Changes in spending, utilization, and cost per claim for all other classes are shown in Supplementary Figure 9^{(999.9KB, pdf)}, Supplementary Figure 10^{(999.9KB, pdf)}, and Supplementary Figure 11^{(999.9KB, pdf)}, as well as in Table 1 and Supplementary Figure 3^{(999.9KB, pdf)}. The relative contribution of each therapeutic class toward total Medicare Part B spending and utilization in 2008-2016 can be found in Supplementary Figure 12^{(999.9KB, pdf)} and Supplementary Figure 13^{(999.9KB, pdf)}, respectively (all Supplementary Materials^{(999.9KB, pdf)} are available in the online article).

RESULTS OF SENSITIVITY ANALYSES

When we modified the specialty code definition to include all HCPCS codes that included at least 1 NDC number for a specialty medication, we obtained similar results. Results of sensitivity analyses can be found in Supplementary Table 2^{(999.9KB, pdf)} (available in online article).

Discussion

To our knowledge, this study is the first to quantify how changes in drug utilization and cost per claim impact Medicare Part B pharmaceutical spending. Our study yielded 4 main findings. First, pharmaceutical spending in Medicare Part B increased by 34% over the study period, increasing at an average annual rate of 3.8% above inflation. Second, increases in Medicare Part B pharmaceutical spending were driven by increases in the cost per claim, while utilization decreased by 12%. Third, despite specialty drugs representing a relatively small proportion of claims in 2016 (25%), they accounted for the majority of the spending (88%).

Last, we found wide variability across therapeutic classes in terms of spending and utilization trends over time.

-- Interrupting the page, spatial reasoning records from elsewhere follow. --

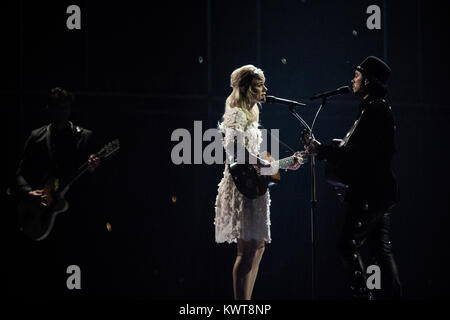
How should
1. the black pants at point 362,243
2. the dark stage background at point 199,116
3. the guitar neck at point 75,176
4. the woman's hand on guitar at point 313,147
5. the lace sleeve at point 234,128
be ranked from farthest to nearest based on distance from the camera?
the dark stage background at point 199,116 → the guitar neck at point 75,176 → the woman's hand on guitar at point 313,147 → the lace sleeve at point 234,128 → the black pants at point 362,243

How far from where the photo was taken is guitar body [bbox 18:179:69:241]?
13.9 feet

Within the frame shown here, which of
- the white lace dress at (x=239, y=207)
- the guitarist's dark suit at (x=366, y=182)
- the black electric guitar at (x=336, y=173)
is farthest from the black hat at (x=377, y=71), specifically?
the white lace dress at (x=239, y=207)

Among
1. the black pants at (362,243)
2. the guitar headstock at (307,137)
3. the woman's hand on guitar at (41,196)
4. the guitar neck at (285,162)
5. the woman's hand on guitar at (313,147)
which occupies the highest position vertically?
the guitar headstock at (307,137)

A previous report by the Medicare Payment Advisory Commission (MedPAC) evaluated trends in drug utilization and spending in Medicare Part B from 2009-2016, finding that utilization decreased by 0.5% every year and spending increased by 6.4%, driven by price growth.¹⁴ While we found similar general trends, differences in estimates are likely explained by the fact that this MedPAC report did not adjust for inflation, only included Medicare beneficiaries that used Part B drugs, and excluded blood products from analyses.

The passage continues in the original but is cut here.